I was checking the code and realized that the node features are indeed aggregated at each iteration.
I have a graph classification task for graphs containing 4 nodes (3 features per node) and 3 edges (1 edge feature). However, I couldn’t find the line of code that considers g.edata so I was wondering whether the source code applies to my problem as the MiniGCDataset does not contain node and edge features. Is there something specific I should add to account for edge features ?

mufeili · December 12, 2019, 11:55am

We have some model examples that use edge features for batched graph regression/classification, such as mpnn and attentive fp.

aah71 · December 22, 2019, 9:28am

@mufeili Thanks a lot ! I have tried mpnn for my regression purposes. I just have one last question to check whether GCN is suitable for me:
I have 300 000 graph samples, with each graph having 4 nodes , 3 features per node and 3 edges connecting them. There are 4 classes in total for all the graphs.I have trained them using the source code for Batched graph classification, but the loss is not decreasing significantly and the evaluation shows all graphs recognized as class 1 (although i made sure to balance my data).

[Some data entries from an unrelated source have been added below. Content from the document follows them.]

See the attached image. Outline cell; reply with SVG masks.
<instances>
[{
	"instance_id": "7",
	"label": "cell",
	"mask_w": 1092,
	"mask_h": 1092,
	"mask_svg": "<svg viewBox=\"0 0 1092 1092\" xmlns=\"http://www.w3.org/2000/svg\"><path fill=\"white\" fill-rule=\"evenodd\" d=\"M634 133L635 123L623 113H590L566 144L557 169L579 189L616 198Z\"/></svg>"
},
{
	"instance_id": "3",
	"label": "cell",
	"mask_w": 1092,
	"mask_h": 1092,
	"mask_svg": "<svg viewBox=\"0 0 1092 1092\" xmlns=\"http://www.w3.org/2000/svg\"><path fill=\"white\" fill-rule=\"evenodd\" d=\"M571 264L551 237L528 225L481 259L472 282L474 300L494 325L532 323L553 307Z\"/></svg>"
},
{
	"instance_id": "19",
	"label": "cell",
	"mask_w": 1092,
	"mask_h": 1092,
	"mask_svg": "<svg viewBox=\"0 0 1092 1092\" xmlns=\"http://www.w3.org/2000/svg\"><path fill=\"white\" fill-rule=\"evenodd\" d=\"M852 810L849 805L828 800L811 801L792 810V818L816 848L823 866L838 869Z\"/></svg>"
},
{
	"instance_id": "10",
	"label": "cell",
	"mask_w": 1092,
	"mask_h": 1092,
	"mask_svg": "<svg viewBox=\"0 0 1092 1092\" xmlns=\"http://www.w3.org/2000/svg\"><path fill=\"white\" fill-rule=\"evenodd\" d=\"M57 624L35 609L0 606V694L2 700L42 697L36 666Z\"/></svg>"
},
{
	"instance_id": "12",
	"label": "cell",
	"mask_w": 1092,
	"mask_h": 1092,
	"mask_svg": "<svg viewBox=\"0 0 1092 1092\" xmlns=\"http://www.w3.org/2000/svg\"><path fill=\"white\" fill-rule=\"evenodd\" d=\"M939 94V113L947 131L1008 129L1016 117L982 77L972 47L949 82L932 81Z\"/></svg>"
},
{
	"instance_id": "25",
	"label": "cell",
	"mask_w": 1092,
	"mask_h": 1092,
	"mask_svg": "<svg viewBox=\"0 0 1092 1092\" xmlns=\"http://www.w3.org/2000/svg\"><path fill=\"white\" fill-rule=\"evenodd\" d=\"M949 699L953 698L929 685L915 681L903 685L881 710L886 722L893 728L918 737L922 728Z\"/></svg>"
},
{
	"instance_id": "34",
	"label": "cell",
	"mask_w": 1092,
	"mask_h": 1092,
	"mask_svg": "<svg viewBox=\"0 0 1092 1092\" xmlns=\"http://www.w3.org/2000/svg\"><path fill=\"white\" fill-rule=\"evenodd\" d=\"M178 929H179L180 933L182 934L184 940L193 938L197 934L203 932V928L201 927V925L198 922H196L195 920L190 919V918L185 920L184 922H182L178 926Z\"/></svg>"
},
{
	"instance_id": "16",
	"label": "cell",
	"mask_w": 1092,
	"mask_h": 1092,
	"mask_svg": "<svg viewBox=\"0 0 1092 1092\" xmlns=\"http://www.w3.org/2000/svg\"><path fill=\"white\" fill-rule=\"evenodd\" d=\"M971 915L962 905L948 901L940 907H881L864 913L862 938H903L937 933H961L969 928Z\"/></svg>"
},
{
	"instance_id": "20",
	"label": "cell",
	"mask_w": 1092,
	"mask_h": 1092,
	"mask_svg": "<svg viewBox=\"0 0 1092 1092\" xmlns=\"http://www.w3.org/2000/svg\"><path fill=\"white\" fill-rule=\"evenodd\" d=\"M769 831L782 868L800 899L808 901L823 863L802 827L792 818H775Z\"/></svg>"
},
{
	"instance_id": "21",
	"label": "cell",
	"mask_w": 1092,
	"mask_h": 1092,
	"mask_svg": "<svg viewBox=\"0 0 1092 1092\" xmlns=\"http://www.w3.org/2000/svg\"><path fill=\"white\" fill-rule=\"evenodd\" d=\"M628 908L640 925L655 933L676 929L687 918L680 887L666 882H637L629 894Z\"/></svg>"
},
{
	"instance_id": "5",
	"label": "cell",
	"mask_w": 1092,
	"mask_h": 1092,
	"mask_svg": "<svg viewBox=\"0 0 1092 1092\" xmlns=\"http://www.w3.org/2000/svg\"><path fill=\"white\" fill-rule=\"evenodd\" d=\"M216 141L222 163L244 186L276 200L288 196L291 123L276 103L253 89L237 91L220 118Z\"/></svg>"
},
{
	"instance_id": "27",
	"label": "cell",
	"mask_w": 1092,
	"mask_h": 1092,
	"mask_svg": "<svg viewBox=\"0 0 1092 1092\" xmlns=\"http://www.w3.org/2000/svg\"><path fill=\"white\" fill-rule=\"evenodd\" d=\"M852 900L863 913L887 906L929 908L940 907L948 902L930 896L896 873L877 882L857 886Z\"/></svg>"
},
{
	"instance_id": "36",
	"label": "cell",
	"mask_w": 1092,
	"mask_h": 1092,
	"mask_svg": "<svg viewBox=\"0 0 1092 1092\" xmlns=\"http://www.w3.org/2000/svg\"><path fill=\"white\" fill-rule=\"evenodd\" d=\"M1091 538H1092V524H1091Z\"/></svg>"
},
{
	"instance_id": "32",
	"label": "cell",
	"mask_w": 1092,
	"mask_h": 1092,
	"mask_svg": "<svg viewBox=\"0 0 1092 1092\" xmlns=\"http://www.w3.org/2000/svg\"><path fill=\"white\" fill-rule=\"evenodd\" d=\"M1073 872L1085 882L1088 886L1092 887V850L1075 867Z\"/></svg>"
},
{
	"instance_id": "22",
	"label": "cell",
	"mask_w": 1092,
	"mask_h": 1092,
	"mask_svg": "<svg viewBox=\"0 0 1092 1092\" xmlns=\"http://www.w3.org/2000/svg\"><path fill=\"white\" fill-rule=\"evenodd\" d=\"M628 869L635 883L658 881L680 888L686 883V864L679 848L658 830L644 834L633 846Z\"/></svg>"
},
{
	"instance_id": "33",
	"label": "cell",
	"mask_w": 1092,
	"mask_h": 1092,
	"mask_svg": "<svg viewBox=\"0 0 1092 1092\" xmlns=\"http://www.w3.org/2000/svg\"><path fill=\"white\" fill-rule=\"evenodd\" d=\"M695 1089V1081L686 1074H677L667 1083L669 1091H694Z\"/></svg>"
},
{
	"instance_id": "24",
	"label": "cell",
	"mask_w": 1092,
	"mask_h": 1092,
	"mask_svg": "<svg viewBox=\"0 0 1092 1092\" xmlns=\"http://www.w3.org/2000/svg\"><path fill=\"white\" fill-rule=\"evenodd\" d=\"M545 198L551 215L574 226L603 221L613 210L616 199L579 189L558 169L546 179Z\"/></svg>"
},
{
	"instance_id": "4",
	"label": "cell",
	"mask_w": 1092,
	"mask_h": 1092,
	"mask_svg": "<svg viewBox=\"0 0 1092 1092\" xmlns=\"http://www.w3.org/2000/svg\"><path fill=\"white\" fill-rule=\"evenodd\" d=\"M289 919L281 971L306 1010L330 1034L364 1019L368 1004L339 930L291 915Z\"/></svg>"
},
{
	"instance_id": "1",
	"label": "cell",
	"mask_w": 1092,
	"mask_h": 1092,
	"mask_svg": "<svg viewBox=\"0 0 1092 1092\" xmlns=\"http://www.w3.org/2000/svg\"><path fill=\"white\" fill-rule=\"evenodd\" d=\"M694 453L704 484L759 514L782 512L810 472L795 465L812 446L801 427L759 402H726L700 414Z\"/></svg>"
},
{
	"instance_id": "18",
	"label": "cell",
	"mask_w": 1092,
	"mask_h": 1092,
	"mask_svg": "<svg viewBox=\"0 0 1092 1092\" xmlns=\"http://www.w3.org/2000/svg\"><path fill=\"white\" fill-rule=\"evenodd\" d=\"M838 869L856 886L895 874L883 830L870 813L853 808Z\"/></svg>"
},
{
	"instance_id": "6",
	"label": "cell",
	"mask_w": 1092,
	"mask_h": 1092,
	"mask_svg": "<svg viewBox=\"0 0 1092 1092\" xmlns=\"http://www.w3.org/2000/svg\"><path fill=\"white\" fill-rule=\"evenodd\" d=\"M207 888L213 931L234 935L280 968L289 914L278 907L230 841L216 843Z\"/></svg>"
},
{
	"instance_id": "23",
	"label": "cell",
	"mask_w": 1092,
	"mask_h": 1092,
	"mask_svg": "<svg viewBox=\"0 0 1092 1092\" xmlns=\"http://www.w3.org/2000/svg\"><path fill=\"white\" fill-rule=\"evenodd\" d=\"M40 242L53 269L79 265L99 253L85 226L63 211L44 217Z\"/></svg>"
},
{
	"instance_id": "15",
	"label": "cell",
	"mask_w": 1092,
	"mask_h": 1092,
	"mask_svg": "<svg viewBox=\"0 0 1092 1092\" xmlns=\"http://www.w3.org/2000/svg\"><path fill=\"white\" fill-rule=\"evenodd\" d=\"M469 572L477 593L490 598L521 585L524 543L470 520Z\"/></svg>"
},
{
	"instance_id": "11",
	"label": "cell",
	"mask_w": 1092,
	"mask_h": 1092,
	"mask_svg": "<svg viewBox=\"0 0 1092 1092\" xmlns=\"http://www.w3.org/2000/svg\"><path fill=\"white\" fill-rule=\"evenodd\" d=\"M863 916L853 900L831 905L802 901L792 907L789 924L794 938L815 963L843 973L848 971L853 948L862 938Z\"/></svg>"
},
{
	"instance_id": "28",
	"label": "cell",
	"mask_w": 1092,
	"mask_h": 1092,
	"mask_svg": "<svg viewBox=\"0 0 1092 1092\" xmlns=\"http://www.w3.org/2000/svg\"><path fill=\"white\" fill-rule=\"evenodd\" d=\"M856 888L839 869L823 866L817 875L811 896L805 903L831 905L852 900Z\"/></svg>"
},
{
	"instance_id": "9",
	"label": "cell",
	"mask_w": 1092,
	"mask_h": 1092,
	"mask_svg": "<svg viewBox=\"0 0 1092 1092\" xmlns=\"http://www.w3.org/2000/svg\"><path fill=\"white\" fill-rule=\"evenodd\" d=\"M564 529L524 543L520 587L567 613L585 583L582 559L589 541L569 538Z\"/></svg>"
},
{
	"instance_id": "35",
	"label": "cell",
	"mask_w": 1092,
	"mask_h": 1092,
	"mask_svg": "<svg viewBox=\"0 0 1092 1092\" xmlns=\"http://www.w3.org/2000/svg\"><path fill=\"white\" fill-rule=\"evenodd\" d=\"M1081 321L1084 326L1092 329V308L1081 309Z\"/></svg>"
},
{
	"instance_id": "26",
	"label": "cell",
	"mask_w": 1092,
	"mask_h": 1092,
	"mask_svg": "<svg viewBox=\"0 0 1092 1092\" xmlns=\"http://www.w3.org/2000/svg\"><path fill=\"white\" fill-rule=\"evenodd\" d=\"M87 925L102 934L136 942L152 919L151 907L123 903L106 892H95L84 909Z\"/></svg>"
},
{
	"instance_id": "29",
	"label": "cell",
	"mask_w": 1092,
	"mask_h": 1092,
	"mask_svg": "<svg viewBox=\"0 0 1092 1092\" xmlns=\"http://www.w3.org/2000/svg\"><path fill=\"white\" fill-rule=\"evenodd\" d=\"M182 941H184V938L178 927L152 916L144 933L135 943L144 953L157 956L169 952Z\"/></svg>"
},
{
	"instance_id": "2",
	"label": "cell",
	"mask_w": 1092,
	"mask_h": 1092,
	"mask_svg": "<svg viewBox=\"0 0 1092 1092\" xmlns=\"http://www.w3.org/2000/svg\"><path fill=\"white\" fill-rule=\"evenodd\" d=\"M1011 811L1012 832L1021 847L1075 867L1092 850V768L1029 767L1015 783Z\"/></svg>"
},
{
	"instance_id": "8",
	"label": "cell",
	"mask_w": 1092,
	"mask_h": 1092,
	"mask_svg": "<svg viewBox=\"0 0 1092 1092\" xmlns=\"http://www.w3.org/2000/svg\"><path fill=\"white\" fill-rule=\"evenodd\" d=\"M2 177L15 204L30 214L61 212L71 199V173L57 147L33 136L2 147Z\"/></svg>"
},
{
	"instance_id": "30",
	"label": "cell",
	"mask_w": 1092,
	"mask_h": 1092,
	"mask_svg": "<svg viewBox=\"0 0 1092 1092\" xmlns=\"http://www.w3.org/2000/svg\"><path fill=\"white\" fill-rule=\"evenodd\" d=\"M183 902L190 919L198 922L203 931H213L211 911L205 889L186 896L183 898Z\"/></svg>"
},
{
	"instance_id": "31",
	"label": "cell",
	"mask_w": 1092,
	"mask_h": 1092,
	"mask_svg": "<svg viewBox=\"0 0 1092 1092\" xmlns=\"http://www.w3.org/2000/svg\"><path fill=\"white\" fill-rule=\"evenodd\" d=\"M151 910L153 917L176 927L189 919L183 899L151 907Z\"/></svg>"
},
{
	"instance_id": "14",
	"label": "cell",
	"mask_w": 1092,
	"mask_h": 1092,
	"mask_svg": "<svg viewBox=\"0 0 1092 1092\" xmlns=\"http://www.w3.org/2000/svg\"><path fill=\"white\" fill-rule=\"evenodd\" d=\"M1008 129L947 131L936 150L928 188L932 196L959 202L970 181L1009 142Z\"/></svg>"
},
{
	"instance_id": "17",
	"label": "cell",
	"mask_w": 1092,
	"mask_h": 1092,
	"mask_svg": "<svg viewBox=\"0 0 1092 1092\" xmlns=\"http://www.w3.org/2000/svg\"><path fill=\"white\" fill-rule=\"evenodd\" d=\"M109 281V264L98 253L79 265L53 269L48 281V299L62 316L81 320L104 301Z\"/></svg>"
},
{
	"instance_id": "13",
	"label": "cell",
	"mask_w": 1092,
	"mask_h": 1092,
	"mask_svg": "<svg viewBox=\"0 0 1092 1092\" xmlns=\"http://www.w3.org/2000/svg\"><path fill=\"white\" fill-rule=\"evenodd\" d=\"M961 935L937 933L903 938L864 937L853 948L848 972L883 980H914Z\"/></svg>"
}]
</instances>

Is my graph too sparse for GCN with only 4 nodes ? Or can the problem be elsewhere ?
Any advice would be appreciated

EDIT: I just printed the output of my model on the testing batch and it seems the torc.softmax output is the same for all entries, so there must be something wrong in the model definition for my case! (i used the same Classifier) model_test|489x180

mufeili · December 22, 2019, 5:04pm

Hi, I agree this is weird. Here are some follow-up questions:

Did you try some baseline models like MLPs? How did they perform?
What do you mean by “3 edges connecting them”? Do you mean each graph has 3 edges in total?
For the graphs you described, it seems that the topologies of them will be quite similar so I assume node features will be quite different for each class?
MPNN might be an overkill for simple graphs like this, I will start with GCN and get it to work first.

aah71 · January 14, 2020, 10:28am

@mufeili Thank you for your reply. To better explain my problem :

One graph consists simply of 4 nodes as shown in the attached photo below. Each node has 3 continuous features ranging from -10 to 10. I have a total of 400 000 of such graphs for training. Each node has various continuous node features ranging from -10 to 10. My trials using conv2d and MLPs on these continuous data (treated as 400 000 samples of 4x3 arrays) were successful. Now I am using the batched graph classification to classify each of these graphs (there are 4 classes), but the loss is not decreasing, even when I change the learning rate, add more GCN layers and try different loss functions. I also modeled tried both directed and un-directed approaches. Any advice would be appreciated

mufeili · January 15, 2020, 5:23pm

Hi @aah71, your graphs look like chains. There have been some study that GNNs may not work well on highly regular graphs like chains. See How powerful are Graph Convolutions?. How are these graphs constructed? If there is not an important semantic meaning associated with the graph topology, I don’t think using GNNs will be a very good idea in this case.

HashRocketSyntax · May 2, 2020, 1:08am

So glad I saw this! The mpnn model rocks. You just pass in like so

nodes_weights = g.ndata['n_weight']
edges_weights = g.edata['e_weight']

prediction = model(g, nodes_weights, edges_weights)

In my dream dgl world, you could pass either ndata and/ or edata in as params into any model. From there, a model-agnostic function would make tensors for each key of the appropriate dimensions.